> **OBJECTIF DE L'EXERCICE**: Traduisez en anglais cette phrase du texte sur la réglementation bancaire : « Elles demandent une simplification des règles prudentielles, voire l'abolition de certaines exigences. »

La Banque centrale européenne se montre réservée face aux dérégulations bancaires américaines et aux demandes similaires des banques européennes, censées améliorer leur compétitivité.
"Il faut toujours aborder la réglementation bancaire avec prudence", a déclaré Patrick Montagner, membre du Conseil de surveillance prudentielle au sein de la BCE, dans un entretien à l'AFP.
Car "le secteur bancaire est par nature un domaine qui peut générer beaucoup d'instabilité", souligne le haut responsable au sein du gendarme des quelques 110 plus grandes banques européennes, dont Deutsche Bank, BNP Paribas et UniCredit.
Ses commentaires surviennent alors que les banques européennes expriment régulièrement des préoccupations concernant leur compétitivité vis-à-vis de leurs concurrentes américaines, notamment en raison de la réglementation bancaire plus stricte en Europe.
Elles demandent une simplification des règles prudentielles, voire l'abolition de certaines exigences.
"Si, pour les acteurs qui en font la demande, la simplification signifie la suppression de certaines règles au détriment de la résilience du système bancaire, cela ne correspond pas à notre approche", martèle l'ancien premier secrétaire général adjoint de l'ACPR, le surveillant français des banques et assurances.

> **DONNÉES EXTRAITES**:
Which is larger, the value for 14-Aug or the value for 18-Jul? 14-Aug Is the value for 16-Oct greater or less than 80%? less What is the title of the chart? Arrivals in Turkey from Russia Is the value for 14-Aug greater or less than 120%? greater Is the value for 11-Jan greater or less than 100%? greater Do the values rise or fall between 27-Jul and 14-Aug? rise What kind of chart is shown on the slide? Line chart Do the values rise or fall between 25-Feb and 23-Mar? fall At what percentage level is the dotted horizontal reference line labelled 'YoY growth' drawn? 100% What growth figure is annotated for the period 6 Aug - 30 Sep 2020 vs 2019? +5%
---
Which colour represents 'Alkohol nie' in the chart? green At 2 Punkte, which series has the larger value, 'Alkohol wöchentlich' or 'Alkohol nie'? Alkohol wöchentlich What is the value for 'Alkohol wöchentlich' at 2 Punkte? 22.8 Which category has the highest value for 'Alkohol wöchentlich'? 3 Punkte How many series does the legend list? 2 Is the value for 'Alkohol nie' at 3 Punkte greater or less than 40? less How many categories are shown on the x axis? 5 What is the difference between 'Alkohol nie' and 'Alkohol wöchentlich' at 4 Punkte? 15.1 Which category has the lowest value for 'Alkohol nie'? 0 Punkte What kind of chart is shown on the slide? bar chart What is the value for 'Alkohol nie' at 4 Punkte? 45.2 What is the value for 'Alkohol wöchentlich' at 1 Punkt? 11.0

> **RÉPONSE**: They are calling for a simplification of prudential rules, or even the abolition of certain requirements.